Could someone explain the difference in behavior?
Ideally, I would like to use read_csv
from Dask
so that I dont have to have a conversion step. Could anyone help me with that?
import dask as d
import pandas as pd
def fWrapper(x):
p = doSomething(x.ADDRESS, param)
return(pd.DataFrame(p, columns=["ADDRESS", "DATA","TOKEN", "CLASS"]))
# only use 1 worker instead of the available 8
dask_df = d.dataframe('path\to\file')
dask_df.set_index(UID, npartitions = 8, drop = False)
ddf2 = dask_df.map_partitions(fWrapper, meta={"ADDRESS" : object, "DATA" : object, "TOKEN" : object, "CLASS" : object}).compute()
#uses all 8 workers
df = pd.read_csv('path\to\file')
df.set_index('UID', drop=False)
dask_df2 =d.dataframe.from_pandas(df, npartitions=dask_params['df_npartitions'], sort=True)
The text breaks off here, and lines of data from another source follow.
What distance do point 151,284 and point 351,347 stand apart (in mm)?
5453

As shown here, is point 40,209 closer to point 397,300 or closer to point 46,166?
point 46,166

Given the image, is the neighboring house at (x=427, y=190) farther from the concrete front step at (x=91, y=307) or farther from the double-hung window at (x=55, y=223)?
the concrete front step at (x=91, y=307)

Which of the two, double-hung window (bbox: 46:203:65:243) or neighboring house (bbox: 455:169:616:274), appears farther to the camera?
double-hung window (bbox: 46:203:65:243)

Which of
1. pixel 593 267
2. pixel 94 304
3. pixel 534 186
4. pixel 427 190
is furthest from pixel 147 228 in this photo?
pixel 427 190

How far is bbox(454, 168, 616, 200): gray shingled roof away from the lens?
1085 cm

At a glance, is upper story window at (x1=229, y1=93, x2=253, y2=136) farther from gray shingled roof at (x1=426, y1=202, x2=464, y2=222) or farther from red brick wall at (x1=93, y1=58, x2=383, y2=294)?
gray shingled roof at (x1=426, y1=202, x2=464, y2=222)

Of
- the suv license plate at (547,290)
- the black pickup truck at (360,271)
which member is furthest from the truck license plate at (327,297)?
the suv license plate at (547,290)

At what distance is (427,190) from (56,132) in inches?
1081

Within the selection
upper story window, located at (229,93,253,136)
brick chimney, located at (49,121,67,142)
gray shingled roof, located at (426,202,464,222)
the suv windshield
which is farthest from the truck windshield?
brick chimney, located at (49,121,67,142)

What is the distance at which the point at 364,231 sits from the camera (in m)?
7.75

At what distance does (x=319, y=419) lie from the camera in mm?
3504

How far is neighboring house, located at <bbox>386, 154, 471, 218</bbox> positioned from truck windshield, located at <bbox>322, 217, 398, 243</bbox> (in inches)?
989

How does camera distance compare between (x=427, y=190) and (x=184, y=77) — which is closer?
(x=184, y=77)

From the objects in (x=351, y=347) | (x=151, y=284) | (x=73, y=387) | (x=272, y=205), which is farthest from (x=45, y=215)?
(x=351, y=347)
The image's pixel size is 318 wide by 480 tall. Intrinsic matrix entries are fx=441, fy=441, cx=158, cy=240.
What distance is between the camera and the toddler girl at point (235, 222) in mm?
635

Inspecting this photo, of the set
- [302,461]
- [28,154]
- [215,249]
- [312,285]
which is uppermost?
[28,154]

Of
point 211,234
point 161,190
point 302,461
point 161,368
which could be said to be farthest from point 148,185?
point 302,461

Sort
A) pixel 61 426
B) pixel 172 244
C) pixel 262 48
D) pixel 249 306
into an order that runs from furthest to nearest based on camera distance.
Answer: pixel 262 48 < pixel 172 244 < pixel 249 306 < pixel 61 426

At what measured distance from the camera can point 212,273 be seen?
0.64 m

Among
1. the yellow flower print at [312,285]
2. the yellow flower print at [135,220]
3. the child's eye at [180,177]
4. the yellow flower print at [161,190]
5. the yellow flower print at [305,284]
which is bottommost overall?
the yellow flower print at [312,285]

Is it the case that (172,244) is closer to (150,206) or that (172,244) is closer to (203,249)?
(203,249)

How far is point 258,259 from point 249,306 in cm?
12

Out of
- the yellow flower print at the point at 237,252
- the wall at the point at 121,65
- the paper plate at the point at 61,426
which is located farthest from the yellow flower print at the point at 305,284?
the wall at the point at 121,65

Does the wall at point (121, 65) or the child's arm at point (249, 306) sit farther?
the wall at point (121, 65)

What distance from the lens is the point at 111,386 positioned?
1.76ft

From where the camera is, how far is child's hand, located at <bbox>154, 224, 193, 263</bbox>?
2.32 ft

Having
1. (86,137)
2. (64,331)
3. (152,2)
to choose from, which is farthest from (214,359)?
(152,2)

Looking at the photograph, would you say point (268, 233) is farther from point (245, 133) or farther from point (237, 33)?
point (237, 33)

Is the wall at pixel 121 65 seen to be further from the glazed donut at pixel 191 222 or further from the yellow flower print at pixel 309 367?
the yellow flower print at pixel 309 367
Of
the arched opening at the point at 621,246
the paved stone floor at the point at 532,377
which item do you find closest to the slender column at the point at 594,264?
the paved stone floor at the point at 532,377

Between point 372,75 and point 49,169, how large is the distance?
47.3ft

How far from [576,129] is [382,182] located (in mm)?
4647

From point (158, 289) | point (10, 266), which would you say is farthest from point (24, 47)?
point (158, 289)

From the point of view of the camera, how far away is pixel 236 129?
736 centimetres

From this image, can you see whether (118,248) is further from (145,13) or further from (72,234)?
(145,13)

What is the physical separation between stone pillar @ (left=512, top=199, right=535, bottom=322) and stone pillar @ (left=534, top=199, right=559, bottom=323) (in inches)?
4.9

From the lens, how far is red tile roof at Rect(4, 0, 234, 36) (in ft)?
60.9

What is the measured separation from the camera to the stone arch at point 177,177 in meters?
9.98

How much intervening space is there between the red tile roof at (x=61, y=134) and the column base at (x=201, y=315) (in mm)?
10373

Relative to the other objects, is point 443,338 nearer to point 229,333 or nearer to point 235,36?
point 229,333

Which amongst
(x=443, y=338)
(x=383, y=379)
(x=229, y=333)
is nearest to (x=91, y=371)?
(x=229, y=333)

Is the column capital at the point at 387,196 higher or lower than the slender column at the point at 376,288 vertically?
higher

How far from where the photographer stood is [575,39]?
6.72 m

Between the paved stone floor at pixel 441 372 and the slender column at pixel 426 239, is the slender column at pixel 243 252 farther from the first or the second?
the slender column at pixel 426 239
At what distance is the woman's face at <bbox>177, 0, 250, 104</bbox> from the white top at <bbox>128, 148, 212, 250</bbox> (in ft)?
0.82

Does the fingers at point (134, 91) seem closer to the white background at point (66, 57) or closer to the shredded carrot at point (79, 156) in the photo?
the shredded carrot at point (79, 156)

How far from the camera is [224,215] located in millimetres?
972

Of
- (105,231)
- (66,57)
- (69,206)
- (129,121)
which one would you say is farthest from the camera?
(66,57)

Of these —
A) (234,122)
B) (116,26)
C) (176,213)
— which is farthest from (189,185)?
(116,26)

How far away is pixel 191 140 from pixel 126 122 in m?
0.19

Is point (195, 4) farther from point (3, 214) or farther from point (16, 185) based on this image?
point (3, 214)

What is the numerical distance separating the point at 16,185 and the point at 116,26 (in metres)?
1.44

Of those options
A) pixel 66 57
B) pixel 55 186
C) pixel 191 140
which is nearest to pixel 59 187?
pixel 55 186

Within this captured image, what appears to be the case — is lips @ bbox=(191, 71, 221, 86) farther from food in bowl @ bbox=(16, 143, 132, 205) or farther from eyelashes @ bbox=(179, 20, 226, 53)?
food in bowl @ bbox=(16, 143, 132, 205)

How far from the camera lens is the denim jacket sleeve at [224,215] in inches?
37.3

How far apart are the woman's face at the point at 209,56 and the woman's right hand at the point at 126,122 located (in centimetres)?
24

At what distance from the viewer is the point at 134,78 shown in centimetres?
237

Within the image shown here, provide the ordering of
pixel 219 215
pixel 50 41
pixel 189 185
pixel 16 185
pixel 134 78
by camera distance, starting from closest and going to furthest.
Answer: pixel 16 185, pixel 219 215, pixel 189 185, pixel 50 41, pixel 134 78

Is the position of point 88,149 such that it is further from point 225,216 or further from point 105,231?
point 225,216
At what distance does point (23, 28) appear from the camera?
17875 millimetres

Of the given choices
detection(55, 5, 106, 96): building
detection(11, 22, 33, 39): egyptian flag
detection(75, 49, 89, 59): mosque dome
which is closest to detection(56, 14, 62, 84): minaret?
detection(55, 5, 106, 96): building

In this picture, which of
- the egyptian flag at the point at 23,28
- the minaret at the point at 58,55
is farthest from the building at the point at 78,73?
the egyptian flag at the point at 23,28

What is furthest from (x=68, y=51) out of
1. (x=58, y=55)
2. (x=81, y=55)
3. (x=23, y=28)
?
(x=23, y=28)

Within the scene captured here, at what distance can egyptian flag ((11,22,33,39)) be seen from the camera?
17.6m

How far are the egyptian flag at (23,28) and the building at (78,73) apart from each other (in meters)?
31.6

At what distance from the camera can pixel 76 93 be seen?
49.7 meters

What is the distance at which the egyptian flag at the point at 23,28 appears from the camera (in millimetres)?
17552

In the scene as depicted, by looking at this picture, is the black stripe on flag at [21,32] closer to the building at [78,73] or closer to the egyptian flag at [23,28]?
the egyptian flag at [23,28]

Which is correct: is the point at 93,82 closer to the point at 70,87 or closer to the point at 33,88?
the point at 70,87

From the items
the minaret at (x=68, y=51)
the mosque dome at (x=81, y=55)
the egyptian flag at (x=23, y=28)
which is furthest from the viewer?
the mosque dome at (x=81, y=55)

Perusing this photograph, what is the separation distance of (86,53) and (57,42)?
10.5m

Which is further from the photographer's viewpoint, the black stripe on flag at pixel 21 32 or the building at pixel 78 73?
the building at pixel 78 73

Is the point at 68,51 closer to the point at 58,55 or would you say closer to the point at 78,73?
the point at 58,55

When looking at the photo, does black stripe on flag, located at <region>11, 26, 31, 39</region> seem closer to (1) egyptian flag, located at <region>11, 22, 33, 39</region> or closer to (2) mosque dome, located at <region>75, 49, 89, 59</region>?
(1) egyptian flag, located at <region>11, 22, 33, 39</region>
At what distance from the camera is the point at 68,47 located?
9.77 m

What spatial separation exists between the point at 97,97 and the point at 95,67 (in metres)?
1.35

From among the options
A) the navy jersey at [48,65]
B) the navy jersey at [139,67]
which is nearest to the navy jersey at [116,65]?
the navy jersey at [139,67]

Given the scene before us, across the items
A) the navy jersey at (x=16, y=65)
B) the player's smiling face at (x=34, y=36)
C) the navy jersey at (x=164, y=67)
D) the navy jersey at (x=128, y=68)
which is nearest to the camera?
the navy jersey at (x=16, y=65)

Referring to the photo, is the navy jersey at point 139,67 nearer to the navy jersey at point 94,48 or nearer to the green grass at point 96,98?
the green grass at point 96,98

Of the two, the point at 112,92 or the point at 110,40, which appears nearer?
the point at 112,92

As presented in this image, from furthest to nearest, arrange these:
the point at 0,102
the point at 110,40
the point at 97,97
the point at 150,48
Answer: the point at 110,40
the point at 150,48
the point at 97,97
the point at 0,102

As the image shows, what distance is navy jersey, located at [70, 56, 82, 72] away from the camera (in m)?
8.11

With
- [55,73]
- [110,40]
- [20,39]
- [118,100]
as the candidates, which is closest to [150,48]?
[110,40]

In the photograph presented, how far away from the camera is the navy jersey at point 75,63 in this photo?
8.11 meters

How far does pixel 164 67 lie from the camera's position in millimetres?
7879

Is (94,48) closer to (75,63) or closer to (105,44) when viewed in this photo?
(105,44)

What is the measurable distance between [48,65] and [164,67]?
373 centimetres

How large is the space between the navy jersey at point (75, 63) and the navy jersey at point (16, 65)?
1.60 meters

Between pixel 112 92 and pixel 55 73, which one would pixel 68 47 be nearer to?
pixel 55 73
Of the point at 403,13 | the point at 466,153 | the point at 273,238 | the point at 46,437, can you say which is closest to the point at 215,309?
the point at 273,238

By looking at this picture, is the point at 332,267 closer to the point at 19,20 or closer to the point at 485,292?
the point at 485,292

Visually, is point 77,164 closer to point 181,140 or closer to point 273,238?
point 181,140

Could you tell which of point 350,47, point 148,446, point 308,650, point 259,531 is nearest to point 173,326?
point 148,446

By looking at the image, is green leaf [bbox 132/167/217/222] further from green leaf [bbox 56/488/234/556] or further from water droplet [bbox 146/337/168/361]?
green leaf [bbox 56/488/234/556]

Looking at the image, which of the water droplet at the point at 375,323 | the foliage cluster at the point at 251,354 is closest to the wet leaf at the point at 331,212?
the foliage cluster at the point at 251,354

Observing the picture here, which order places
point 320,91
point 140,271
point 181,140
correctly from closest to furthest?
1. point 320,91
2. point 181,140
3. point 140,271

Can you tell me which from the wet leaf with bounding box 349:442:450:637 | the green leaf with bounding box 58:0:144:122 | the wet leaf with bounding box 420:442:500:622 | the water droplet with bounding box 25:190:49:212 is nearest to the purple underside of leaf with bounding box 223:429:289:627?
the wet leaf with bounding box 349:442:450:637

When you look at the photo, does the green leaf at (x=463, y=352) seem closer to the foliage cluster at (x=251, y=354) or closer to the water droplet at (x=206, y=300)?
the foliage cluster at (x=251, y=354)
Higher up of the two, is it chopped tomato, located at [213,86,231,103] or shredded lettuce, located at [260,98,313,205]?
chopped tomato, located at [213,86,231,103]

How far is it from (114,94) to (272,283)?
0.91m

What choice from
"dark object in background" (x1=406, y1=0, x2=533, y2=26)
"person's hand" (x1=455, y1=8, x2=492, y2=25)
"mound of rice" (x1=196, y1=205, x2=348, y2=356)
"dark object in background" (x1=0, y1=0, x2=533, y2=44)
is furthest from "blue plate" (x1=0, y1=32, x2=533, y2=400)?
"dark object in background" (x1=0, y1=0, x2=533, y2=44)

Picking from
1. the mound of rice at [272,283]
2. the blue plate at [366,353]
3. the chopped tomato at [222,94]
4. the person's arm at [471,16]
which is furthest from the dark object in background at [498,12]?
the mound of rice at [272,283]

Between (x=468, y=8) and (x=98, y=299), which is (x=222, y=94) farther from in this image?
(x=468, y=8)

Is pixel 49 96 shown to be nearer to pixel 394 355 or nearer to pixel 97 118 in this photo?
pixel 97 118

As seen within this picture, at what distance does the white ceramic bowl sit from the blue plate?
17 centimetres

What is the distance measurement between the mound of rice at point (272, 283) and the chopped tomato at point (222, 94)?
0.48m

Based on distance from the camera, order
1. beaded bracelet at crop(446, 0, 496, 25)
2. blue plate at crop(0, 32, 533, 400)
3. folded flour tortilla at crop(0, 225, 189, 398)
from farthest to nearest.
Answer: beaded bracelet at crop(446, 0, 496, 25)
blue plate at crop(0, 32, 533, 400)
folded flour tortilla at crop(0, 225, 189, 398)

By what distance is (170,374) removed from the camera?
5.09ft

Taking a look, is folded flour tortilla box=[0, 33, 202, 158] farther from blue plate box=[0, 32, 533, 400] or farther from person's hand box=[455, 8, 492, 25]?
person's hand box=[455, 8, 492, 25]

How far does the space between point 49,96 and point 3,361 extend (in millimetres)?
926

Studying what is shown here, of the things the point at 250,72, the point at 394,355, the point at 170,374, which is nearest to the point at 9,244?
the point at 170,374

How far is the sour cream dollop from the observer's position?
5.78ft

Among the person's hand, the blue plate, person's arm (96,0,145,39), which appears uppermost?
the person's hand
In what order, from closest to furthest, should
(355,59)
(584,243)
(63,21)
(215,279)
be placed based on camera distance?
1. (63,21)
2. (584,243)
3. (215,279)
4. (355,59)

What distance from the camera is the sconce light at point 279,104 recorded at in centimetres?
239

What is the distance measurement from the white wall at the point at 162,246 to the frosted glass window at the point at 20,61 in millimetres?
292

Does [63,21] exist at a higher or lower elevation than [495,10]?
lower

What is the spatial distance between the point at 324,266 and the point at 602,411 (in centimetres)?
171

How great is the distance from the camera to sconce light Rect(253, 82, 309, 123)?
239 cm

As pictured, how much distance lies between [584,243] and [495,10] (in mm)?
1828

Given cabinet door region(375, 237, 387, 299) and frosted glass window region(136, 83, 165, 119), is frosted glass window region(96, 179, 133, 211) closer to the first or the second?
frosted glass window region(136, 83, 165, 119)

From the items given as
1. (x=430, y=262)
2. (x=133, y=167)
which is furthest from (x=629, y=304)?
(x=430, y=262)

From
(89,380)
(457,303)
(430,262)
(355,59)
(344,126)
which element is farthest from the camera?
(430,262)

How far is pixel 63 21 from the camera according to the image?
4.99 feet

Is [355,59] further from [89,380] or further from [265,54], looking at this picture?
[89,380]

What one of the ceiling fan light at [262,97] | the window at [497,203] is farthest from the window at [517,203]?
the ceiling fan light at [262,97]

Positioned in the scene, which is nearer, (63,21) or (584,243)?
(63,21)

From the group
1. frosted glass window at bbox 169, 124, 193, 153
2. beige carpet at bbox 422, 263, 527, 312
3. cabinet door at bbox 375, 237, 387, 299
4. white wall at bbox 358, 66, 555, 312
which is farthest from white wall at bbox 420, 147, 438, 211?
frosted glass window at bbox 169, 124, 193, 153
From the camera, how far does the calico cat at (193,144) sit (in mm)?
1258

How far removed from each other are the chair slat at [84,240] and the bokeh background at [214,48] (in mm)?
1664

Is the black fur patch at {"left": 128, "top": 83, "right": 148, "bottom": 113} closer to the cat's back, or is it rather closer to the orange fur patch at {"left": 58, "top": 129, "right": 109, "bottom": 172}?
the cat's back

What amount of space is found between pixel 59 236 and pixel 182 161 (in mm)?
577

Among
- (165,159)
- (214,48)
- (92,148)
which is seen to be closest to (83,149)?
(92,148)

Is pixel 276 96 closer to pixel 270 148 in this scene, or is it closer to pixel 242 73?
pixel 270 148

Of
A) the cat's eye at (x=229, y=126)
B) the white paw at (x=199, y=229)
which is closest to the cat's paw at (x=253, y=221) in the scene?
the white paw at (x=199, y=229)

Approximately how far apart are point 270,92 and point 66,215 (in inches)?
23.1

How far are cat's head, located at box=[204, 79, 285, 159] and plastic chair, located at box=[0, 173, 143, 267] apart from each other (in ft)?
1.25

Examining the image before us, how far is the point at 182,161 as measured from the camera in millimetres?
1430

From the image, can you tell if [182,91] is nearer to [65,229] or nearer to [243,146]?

ddf3 = dask_df2.map_partitions(fWrapper, meta={"ADDRESS" : object, "DATA" : object, "TOKEN" : object, "CLASS" : object}).compute()
The DataFrame.set_index
method in both dask.dataframe
and pandas
returns the updated dataframe, so it must be assigned to a label. pandas
does have a convenience kwarg inplace
, but that's not available in dask
. This means that in your snippet, the first approach should look like this:
dask_df = dask_df.set_index(UID, npartitions = 8, drop = False)
This will make sure that the new indexed dask dataframe has 8 partitions, so downstream work should be allocated across multiple workers.